▶ _Exercise passage_:
----

I was recently asked, "What do we do differently if we have a transgender client?" This is a tough question that needs to be answered because the state of our country's morals demands it. My personal answer may not sit comfortably with some, but I believe it was the answer the Lord provided me and my former nurse when He saw fit to give us the privilege of serving a very broken human being who was "in transition". I ask that as you read on, you please consider my heart and what you know of Christ's character before you form an opinion. I truly hope this, at least in some way, prepares you for the most broken clients you'll see, whether they be transgender, addicts, prostitutes, or just plain hate-filled.
"What do we do differently if we have a transgender client?"

----

▶ _Dataset content_:
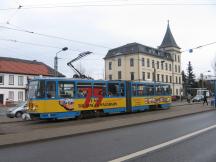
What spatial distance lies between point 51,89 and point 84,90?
2.94 metres

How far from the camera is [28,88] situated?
70.2 ft

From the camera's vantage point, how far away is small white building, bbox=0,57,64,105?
56781mm

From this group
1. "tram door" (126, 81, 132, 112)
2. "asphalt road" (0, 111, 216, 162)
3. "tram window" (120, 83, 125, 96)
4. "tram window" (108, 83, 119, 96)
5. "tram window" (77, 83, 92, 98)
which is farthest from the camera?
"tram door" (126, 81, 132, 112)

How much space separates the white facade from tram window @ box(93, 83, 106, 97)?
34.5 m

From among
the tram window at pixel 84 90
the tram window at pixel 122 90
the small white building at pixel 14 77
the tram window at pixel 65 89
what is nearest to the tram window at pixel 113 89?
the tram window at pixel 122 90

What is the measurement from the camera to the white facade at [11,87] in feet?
185

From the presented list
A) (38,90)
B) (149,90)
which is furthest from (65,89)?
(149,90)

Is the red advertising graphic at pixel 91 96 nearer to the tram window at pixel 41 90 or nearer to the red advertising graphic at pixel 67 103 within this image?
the red advertising graphic at pixel 67 103

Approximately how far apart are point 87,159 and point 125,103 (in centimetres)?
1862

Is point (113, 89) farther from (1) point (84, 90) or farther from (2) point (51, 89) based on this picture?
(2) point (51, 89)

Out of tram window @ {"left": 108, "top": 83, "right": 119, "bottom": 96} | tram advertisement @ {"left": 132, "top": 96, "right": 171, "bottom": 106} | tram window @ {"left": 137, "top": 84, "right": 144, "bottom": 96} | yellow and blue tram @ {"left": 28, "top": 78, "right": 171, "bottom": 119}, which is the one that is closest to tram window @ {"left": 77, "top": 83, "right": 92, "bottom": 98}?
yellow and blue tram @ {"left": 28, "top": 78, "right": 171, "bottom": 119}

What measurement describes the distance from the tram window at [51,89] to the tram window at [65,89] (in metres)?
0.42

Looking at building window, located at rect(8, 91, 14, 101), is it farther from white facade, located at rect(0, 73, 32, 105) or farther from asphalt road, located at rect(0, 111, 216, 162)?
asphalt road, located at rect(0, 111, 216, 162)

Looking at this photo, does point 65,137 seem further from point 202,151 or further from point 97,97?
point 97,97
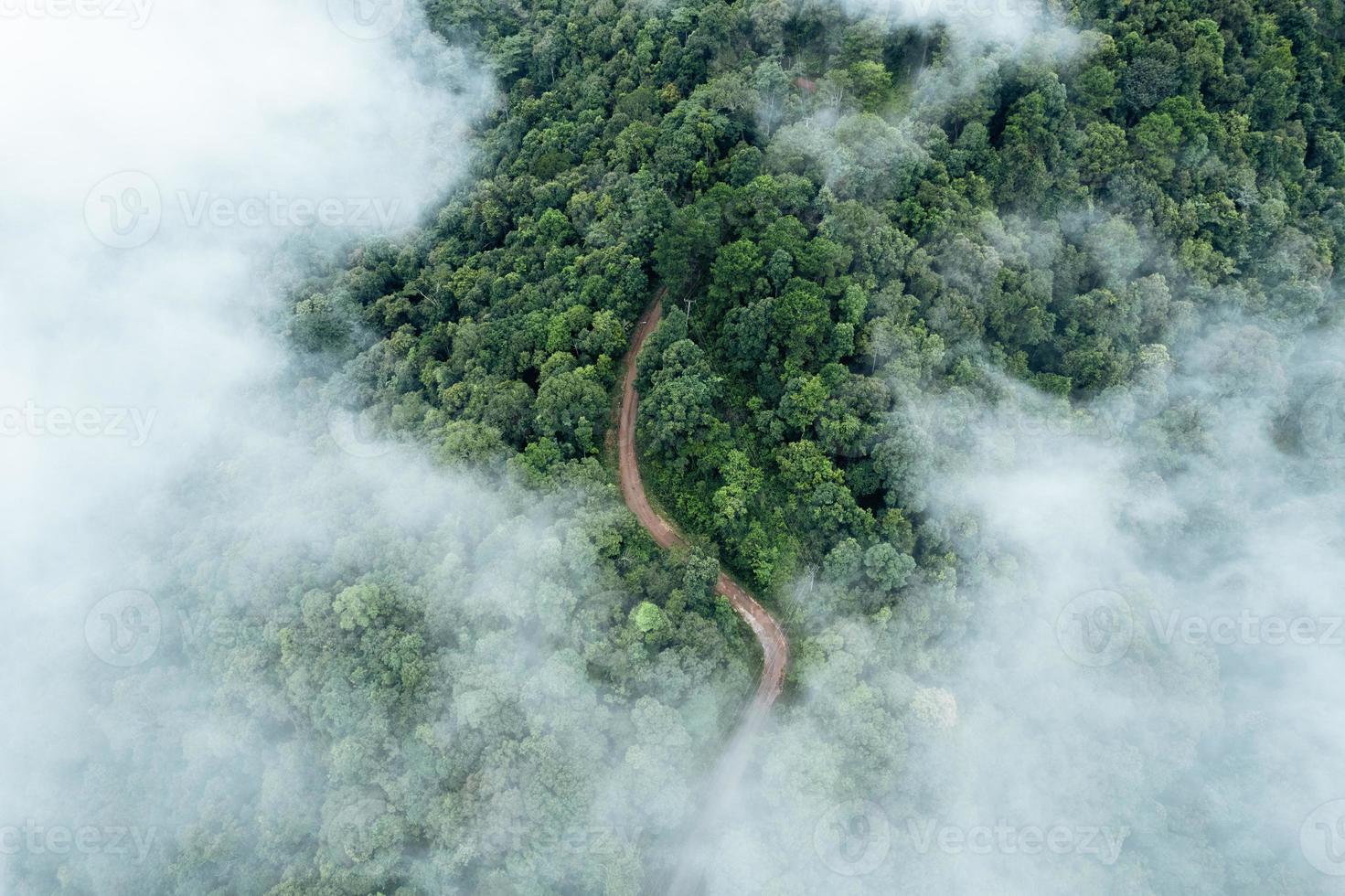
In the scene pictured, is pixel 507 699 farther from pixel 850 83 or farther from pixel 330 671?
pixel 850 83
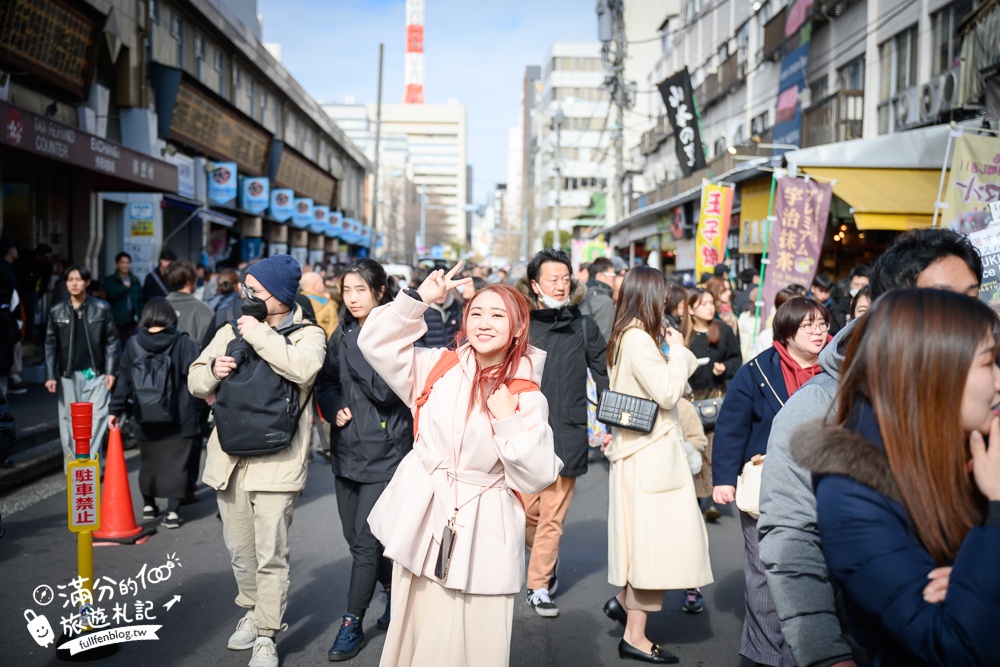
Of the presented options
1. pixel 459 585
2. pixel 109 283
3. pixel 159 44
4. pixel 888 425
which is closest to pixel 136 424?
pixel 459 585

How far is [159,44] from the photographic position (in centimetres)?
1822

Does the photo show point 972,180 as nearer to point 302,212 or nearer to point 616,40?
point 616,40

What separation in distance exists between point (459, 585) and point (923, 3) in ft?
49.4

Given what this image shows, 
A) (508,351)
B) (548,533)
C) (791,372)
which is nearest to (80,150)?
(548,533)

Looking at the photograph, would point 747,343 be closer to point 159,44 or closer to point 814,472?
point 814,472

----

▶ _Task requirements_:
a) In the passage on serving a transgender client, who does the writer say was given the privilege of serving a client "in transition"?
b) In the passage on serving a transgender client, why does the writer say the question about a transgender client needs to be answered? Reply in one to three sentences.
c) Edit the passage on serving a transgender client by rewriting everything from "I was recently" down to "just plain hate-filled.", with "former coworker" in place of "former nurse".
The material comes from a different source than the passage on serving a transgender client.

▶ _Solution list_:
a) The writer and the writer's former nurse.

b) The writer says the question needs to be answered because the state of the country's morals demands it.

c)
I was recently asked, "What do we do differently if we have a transgender client?" This is a tough question that needs to be answered because the state of our country's morals demands it. My personal answer may not sit comfortably with some, but I believe it was the answer the Lord provided me and my former coworker when He saw fit to give us the privilege of serving a very broken human being who was "in transition". I ask that as you read on, you please consider my heart and what you know of Christ's character before you form an opinion. I truly hope this, at least in some way, prepares you for the most broken clients you'll see, whether they be transgender, addicts, prostitutes, or just plain hate-filled.